### Direction
Turn every line of the entries below into a JSON list of strings, with one string per line. Leave out blank lines and the pictures.
── Data for processing ──
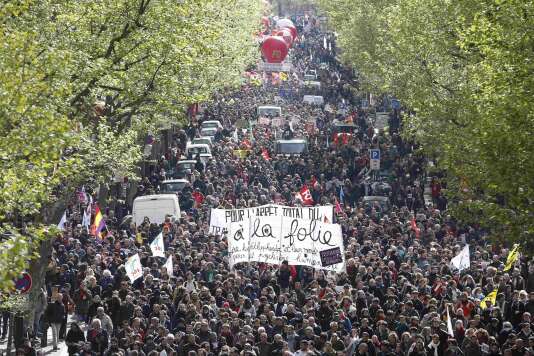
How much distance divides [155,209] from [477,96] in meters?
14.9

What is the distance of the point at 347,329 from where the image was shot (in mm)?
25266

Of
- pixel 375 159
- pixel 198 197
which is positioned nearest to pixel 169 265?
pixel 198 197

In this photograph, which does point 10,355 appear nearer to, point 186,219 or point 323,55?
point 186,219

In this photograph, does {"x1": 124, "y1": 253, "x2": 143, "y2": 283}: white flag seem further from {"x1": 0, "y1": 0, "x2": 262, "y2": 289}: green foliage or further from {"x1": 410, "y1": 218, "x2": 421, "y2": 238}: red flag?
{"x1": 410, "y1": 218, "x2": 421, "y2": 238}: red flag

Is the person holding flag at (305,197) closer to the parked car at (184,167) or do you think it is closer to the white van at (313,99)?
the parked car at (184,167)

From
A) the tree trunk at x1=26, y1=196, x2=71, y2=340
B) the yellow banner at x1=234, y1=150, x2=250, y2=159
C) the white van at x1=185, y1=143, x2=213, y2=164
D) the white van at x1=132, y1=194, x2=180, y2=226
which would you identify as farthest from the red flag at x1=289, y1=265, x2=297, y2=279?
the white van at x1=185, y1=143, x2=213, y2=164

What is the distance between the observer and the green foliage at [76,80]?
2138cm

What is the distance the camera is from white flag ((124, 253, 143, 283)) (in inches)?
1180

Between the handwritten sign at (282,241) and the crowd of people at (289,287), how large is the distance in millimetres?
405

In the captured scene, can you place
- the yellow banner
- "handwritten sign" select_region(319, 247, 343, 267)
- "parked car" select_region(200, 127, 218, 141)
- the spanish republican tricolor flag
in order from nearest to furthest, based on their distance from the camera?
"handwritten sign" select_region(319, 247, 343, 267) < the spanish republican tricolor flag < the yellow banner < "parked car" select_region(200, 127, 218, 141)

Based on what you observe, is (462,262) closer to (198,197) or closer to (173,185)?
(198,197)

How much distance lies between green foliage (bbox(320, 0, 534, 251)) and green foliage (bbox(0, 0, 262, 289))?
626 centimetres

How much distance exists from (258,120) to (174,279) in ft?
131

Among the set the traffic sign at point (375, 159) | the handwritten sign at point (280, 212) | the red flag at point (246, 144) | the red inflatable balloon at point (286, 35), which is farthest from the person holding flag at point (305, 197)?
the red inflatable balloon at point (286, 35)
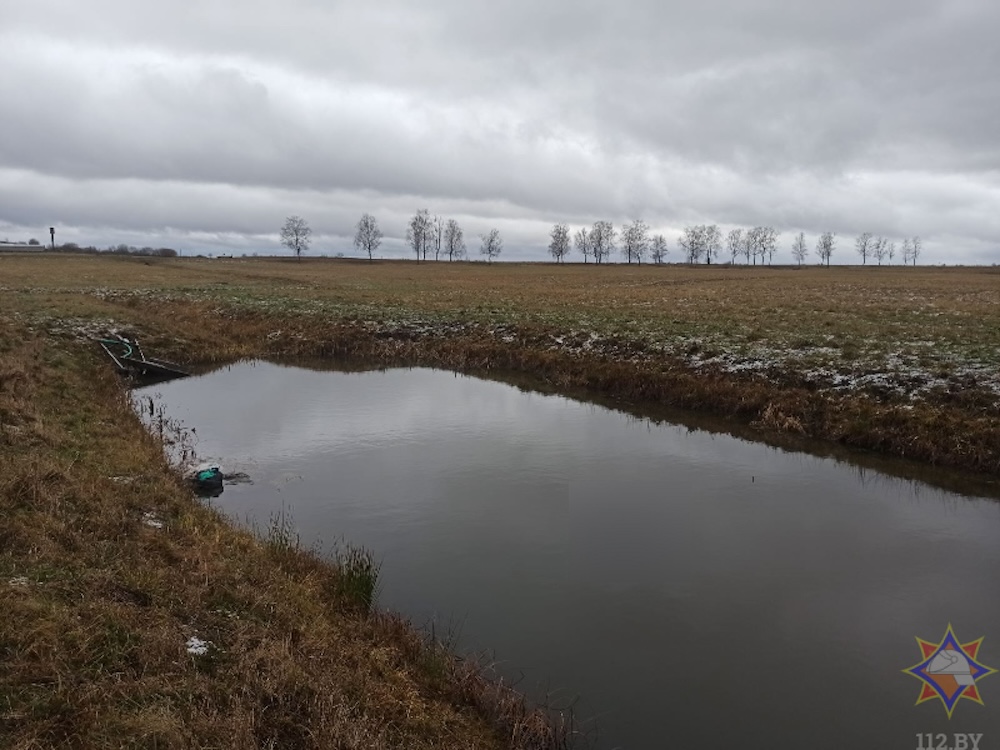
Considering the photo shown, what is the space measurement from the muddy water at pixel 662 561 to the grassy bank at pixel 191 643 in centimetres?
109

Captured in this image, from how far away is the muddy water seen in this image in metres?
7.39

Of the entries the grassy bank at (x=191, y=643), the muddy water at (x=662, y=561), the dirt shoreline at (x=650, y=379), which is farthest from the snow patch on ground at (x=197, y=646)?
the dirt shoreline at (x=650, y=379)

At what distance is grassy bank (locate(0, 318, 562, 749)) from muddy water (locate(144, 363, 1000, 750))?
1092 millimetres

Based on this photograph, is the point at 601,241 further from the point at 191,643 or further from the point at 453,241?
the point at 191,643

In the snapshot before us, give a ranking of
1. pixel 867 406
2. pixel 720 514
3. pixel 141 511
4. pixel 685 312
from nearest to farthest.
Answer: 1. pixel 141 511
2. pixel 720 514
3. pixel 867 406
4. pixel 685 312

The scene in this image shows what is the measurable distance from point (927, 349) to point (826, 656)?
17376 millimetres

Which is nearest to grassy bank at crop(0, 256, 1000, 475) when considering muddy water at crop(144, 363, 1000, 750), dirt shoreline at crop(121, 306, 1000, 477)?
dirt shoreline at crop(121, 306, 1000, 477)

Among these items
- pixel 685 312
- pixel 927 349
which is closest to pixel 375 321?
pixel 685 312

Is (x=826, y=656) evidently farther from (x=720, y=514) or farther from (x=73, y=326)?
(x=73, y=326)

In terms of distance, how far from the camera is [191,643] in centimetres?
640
───
### Answer to the task
[
  "How much distance divides [155,209] from [477,96] in meters?",
  "14.9",
  "What is the distance of the point at 347,329 from where the image was shot (in mm)?",
  "25266",
  "Of",
  "- pixel 375 159",
  "- pixel 198 197",
  "which is positioned nearest to pixel 169 265?",
  "pixel 198 197",
  "In this photograph, which does point 10,355 appear nearer to, point 186,219 or point 323,55?",
  "point 186,219",
  "In this photograph, does {\"x1\": 124, \"y1\": 253, \"x2\": 143, \"y2\": 283}: white flag seem further from {\"x1\": 0, \"y1\": 0, \"x2\": 262, \"y2\": 289}: green foliage or further from {\"x1\": 410, \"y1\": 218, \"x2\": 421, \"y2\": 238}: red flag?",
  "{\"x1\": 410, \"y1\": 218, \"x2\": 421, \"y2\": 238}: red flag",
  "Is the person holding flag at (305,197) closer to the parked car at (184,167) or do you think it is closer to the white van at (313,99)?",
  "the parked car at (184,167)",
  "From",
  "A) the tree trunk at x1=26, y1=196, x2=71, y2=340",
  "B) the yellow banner at x1=234, y1=150, x2=250, y2=159",
  "C) the white van at x1=185, y1=143, x2=213, y2=164",
  "D) the white van at x1=132, y1=194, x2=180, y2=226",
  "which would you identify as farthest from the red flag at x1=289, y1=265, x2=297, y2=279?",
  "the white van at x1=185, y1=143, x2=213, y2=164",
  "What is the distance between the observer and the green foliage at [76,80]?",
  "2138cm",
  "What is the distance the camera is from white flag ((124, 253, 143, 283)) (in inches)?",
  "1180",
  "Between the handwritten sign at (282,241) and the crowd of people at (289,287), how large is the distance in millimetres?",
  "405",
  "In the captured scene, can you place",
  "- the yellow banner",
  "- \"handwritten sign\" select_region(319, 247, 343, 267)",
  "- \"parked car\" select_region(200, 127, 218, 141)",
  "- the spanish republican tricolor flag",
  "in order from nearest to furthest, based on their distance from the camera?",
  "\"handwritten sign\" select_region(319, 247, 343, 267) < the spanish republican tricolor flag < the yellow banner < \"parked car\" select_region(200, 127, 218, 141)",
  "Based on what you observe, is (462,262) closer to (198,197) or closer to (173,185)?",
  "(198,197)",
  "How much distance lies between green foliage (bbox(320, 0, 534, 251)) and green foliage (bbox(0, 0, 262, 289))?",
  "626 centimetres",
  "How much distance exists from (258,120) to (174,279) in ft?",
  "131",
  "Among the set the traffic sign at point (375, 159) | the handwritten sign at point (280, 212) | the red flag at point (246, 144) | the red inflatable balloon at point (286, 35), which is farthest from the person holding flag at point (305, 197)?",
  "the red inflatable balloon at point (286, 35)",
  "Considering the photo shown, what is the space measurement from the muddy water at pixel 662 561 to the grassy bank at pixel 191 643 in centimetres?",
  "109",
  "Captured in this image, from how far away is the muddy water seen in this image in metres?",
  "7.39",
  "Of the entries the grassy bank at (x=191, y=643), the muddy water at (x=662, y=561), the dirt shoreline at (x=650, y=379), which is farthest from the snow patch on ground at (x=197, y=646)?",
  "the dirt shoreline at (x=650, y=379)",
  "At what distance is grassy bank (locate(0, 318, 562, 749)) from muddy water (locate(144, 363, 1000, 750))?",
  "1092 millimetres",
  "Based on this photograph, is the point at 601,241 further from the point at 191,643 or further from the point at 453,241?",
  "the point at 191,643",
  "In the snapshot before us, give a ranking of",
  "1. pixel 867 406",
  "2. pixel 720 514",
  "3. pixel 141 511",
  "4. pixel 685 312",
  "from nearest to farthest.",
  "Answer: 1. pixel 141 511",
  "2. pixel 720 514",
  "3. pixel 867 406",
  "4. pixel 685 312",
  "The scene in this image shows what is the measurable distance from point (927, 349) to point (826, 656)?",
  "17376 millimetres",
  "Which is nearest to grassy bank at crop(0, 256, 1000, 475) when considering muddy water at crop(144, 363, 1000, 750), dirt shoreline at crop(121, 306, 1000, 477)?",
  "dirt shoreline at crop(121, 306, 1000, 477)",
  "Among these items",
  "- pixel 685 312",
  "- pixel 927 349",
  "which is closest to pixel 375 321?",
  "pixel 685 312",
  "Is (x=826, y=656) evidently farther from (x=720, y=514) or farther from (x=73, y=326)?",
  "(x=73, y=326)",
  "In terms of distance, how far from the camera is [191,643] in centimetres?",
  "640"
]